SHORT PROBLEM A =>
Count how many lines of the records contain the string "perspective". Reply with the number alone.
SHORT PROBLEM B =>
Resume the code review message on Small String Optimization for StringValue, starting right after its last sentence.

TEXT PROVIDED =>
######

[Impala-ASF-CR] IMPALA-12373: Small String Optimization for StringValue

Zoltan Borok-Nagy (Code Review) Tue, 24 Oct 2023 04:42:32 -0700

Hello Daniel Becker, Csaba Ringhofer, Michael Smith, Impala Public Jenkins,


I'd like you to reexamine a change. Please visit

    http://gerrit.cloudera.org:8080/20496

to look at the new patch set (#8).

Change subject: IMPALA-12373: Small String Optimization for StringValue
......................................................................

IMPALA-12373: Small String Optimization for StringValue

This patch implements the Small String Optimization (SSO) for
StringValue objects. This is a well-known optimization in the C++
world that is used by the majority of various string implementations
(STL string, boost string, Folly string, etc.)

The old layout of the StringValue was:
  char* ptr;  // 8 bytes
  int len;    // 4 bytes

We also add the __packed__ attribute to the StringValue class which
means there is no padding between 'ptr' and 'len', neither after 'len'.

######

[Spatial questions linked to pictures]
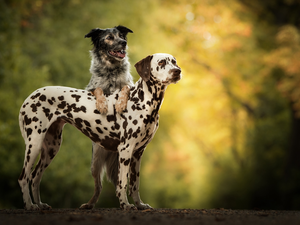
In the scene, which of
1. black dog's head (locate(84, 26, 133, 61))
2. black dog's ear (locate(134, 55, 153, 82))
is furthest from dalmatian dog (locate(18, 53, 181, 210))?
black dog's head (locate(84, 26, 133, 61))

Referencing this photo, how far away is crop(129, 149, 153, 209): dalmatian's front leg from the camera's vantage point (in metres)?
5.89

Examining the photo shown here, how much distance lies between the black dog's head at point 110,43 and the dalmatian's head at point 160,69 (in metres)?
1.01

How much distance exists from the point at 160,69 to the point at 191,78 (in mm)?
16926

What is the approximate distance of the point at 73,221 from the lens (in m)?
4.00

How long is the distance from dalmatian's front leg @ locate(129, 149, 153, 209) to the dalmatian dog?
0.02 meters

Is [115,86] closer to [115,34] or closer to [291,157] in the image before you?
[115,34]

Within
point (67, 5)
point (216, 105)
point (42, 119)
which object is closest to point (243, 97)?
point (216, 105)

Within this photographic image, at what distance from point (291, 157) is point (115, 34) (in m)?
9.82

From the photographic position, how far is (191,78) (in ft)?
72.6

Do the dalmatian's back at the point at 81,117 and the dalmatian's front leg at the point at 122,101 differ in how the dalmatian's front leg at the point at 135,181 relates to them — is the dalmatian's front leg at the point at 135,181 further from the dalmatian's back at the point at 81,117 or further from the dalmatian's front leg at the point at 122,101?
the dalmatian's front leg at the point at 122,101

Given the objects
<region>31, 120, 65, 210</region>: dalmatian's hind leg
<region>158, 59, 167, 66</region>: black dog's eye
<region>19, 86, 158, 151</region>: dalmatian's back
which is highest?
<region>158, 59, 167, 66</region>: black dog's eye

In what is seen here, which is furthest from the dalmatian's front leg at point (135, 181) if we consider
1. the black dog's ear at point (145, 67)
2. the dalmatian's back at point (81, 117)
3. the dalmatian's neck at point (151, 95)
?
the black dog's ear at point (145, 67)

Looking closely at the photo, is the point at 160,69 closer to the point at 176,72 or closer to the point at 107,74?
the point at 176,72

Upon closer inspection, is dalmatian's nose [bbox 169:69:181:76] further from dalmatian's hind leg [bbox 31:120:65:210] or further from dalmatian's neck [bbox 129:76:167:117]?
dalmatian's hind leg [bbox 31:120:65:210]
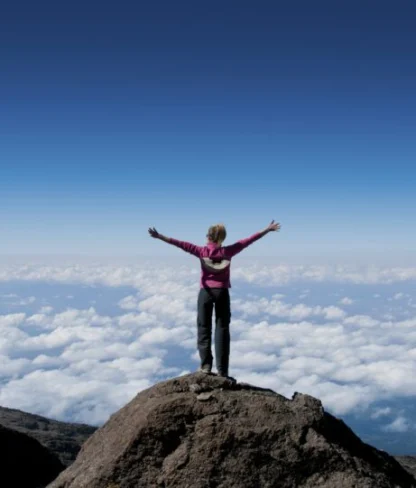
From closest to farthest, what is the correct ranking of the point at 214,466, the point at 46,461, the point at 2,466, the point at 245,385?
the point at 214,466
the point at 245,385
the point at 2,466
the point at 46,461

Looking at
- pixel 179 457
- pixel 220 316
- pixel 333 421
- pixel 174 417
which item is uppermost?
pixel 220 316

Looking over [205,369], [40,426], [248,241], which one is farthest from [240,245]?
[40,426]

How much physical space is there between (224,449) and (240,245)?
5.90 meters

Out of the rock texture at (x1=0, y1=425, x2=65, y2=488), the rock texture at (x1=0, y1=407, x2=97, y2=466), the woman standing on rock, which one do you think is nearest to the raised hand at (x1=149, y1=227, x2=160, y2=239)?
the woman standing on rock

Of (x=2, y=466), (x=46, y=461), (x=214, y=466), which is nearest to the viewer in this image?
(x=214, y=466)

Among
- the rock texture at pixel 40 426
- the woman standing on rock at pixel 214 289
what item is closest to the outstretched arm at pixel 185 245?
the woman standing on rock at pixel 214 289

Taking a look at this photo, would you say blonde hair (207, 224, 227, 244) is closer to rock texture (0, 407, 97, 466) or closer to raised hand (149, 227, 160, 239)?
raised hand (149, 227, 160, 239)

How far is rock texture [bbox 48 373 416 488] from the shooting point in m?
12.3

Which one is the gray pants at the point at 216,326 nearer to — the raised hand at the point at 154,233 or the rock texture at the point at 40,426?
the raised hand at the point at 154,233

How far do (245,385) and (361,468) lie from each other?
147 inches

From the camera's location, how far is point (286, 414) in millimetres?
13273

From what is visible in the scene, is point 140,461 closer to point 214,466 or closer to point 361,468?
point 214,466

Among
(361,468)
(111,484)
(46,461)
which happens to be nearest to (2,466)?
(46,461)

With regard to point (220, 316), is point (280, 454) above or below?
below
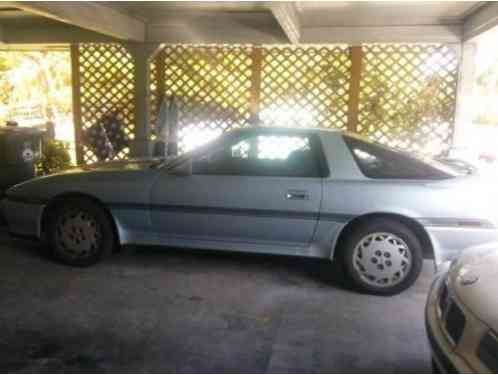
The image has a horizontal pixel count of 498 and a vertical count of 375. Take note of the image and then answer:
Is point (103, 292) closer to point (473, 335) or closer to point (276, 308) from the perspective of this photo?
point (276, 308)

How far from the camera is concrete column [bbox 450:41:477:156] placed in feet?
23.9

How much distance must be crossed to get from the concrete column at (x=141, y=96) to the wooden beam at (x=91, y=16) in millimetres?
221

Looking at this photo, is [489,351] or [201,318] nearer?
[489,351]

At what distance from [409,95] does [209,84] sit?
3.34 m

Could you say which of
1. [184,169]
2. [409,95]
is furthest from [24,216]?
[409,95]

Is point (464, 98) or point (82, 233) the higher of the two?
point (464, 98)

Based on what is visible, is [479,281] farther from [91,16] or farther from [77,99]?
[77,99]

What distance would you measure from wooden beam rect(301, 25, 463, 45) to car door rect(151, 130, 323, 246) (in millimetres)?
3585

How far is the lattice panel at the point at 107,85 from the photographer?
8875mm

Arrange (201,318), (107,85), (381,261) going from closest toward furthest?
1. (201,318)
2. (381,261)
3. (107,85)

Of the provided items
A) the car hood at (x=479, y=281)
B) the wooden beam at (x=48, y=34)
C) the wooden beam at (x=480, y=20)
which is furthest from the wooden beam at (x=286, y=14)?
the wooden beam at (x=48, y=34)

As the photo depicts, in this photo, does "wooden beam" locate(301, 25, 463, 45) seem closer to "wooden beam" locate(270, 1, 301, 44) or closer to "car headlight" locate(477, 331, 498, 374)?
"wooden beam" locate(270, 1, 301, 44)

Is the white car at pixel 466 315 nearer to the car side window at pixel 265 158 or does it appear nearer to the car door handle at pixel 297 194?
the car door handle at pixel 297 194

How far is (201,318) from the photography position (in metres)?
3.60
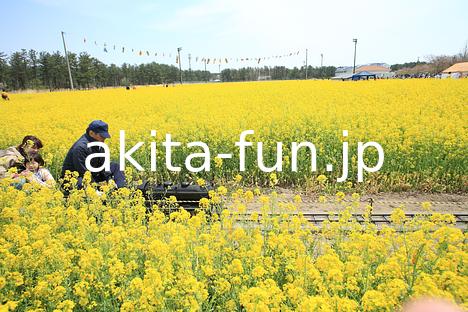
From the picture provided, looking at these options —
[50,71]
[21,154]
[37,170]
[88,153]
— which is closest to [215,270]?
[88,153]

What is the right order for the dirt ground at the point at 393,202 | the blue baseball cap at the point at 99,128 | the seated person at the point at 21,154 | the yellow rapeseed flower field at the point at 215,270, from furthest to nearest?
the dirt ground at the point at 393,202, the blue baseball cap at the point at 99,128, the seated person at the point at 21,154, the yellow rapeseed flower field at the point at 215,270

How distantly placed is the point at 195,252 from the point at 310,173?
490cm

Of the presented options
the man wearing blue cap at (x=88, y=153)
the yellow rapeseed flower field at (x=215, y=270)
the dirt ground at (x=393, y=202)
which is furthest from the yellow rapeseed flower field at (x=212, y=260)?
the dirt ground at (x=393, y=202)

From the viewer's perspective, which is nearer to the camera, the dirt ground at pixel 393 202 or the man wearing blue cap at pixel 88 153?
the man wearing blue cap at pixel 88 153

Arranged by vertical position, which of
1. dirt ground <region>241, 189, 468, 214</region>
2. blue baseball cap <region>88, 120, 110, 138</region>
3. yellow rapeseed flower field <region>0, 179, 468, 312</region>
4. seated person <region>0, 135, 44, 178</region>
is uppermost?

######

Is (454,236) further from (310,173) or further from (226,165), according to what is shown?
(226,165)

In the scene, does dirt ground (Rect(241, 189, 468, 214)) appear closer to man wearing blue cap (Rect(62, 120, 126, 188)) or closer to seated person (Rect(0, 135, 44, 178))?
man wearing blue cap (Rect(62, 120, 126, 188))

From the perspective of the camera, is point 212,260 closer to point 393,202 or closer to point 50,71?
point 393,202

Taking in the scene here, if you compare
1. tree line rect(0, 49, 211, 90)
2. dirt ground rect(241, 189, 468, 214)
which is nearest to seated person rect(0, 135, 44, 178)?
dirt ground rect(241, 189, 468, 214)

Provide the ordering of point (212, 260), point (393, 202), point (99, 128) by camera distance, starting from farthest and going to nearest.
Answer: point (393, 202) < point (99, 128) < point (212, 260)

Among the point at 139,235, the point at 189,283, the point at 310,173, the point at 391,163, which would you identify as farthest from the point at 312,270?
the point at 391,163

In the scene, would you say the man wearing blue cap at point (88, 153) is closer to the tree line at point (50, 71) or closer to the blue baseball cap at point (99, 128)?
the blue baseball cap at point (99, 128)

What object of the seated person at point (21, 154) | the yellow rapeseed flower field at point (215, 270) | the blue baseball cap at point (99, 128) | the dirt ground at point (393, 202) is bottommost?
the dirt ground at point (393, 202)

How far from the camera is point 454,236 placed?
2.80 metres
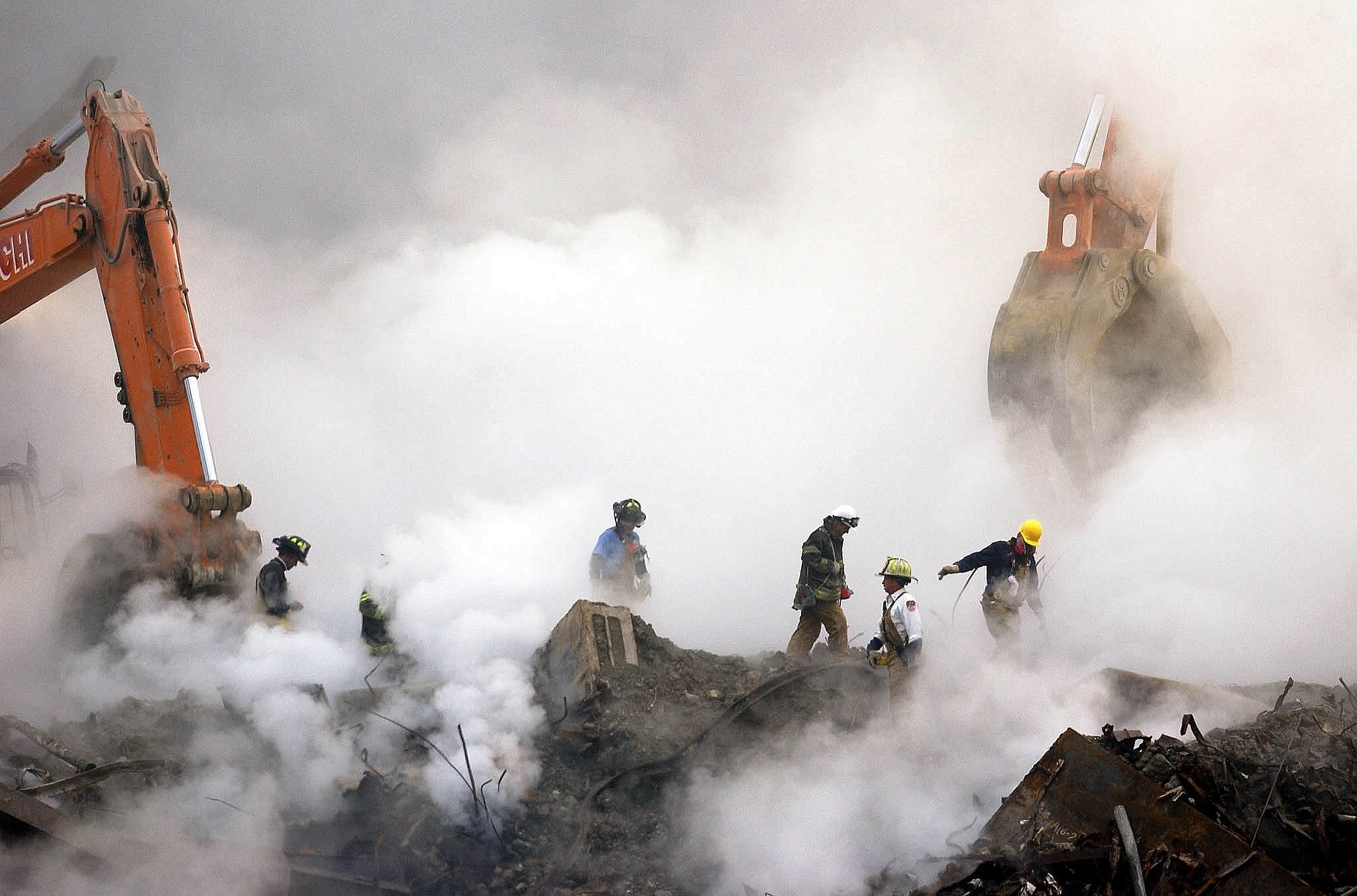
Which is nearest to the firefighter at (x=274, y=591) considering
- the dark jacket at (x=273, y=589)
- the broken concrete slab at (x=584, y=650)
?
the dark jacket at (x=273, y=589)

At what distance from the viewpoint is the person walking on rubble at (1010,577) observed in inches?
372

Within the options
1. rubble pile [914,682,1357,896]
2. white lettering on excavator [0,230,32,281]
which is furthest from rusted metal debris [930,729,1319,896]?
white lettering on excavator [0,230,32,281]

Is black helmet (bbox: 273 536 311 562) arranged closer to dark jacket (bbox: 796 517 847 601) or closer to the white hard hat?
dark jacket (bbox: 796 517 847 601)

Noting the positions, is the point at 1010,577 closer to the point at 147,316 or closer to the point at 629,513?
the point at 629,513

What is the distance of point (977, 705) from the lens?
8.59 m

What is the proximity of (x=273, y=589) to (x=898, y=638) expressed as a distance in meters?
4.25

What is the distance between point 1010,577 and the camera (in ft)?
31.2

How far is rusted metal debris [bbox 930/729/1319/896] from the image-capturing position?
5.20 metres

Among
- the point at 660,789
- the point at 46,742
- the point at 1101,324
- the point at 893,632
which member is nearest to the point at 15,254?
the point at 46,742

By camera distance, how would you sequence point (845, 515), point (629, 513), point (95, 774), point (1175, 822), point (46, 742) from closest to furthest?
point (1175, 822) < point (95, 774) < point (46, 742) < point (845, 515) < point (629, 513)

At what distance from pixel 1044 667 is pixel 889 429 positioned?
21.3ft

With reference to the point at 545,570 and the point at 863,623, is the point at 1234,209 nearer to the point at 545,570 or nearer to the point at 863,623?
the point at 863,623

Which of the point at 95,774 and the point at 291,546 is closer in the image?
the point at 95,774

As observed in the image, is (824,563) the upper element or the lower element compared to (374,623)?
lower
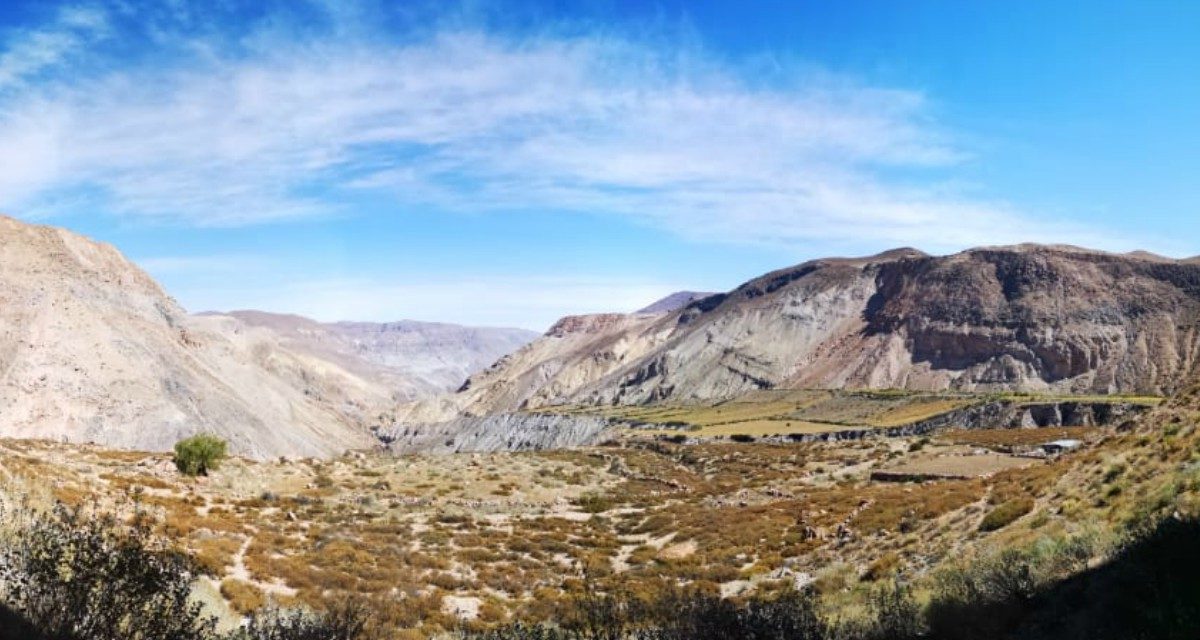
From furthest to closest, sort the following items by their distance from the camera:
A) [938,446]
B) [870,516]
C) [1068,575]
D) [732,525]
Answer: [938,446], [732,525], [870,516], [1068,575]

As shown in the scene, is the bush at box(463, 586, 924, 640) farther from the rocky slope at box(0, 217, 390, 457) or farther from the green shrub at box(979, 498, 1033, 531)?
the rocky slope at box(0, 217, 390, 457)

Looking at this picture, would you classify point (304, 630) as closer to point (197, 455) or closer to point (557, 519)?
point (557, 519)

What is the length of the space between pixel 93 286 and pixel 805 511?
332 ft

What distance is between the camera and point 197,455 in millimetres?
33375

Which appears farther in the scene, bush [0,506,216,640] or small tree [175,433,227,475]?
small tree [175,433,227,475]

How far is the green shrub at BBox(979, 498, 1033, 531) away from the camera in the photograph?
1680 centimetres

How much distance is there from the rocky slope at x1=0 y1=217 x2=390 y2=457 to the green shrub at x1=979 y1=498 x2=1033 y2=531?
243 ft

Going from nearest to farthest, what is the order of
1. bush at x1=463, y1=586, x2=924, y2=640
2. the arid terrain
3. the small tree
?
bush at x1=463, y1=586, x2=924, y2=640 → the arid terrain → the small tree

######

RESPONSE A =>
3

RESPONSE B =>
I.e. StringValue objects take 12 bytes. This means with SSO we can use
11 bytes to store small strings. In this case the last byte is used to
store the length.

Small string layout:
  char[11] buf;
  unsigned char len;

We also need an indicator bit (which tells whether the long
representation or the small representation is active) in the last byte
that is the same bit of LONG_STRING.len and SMALL_STRING.len. On
little-endian architectures this is the most significant bit (MSB) of
both LONG_STRING.len and SMALL_STRING.len. On big endian architectures
this would be the least significant bit (LSB) of both LONG_STRING.len
and SMALL_STRING.len.

This patch adds SmallableString which implements the above on an
on-demand basis. I.e. all string objects start with the long
representation, then the string object can be explicitly asked to try
smallify itself. This is because I didn't want to introduce too much
change in behavior. This way we can try smallify only at certain points
(e.g. DeepCopy()), and we can also smallify all strings in a tuple at
once. The latter means if we've done that for a tuple, subsequent
smallifications can return on the first small string that is encountered
(because we can assume that all other string slots are also smallified).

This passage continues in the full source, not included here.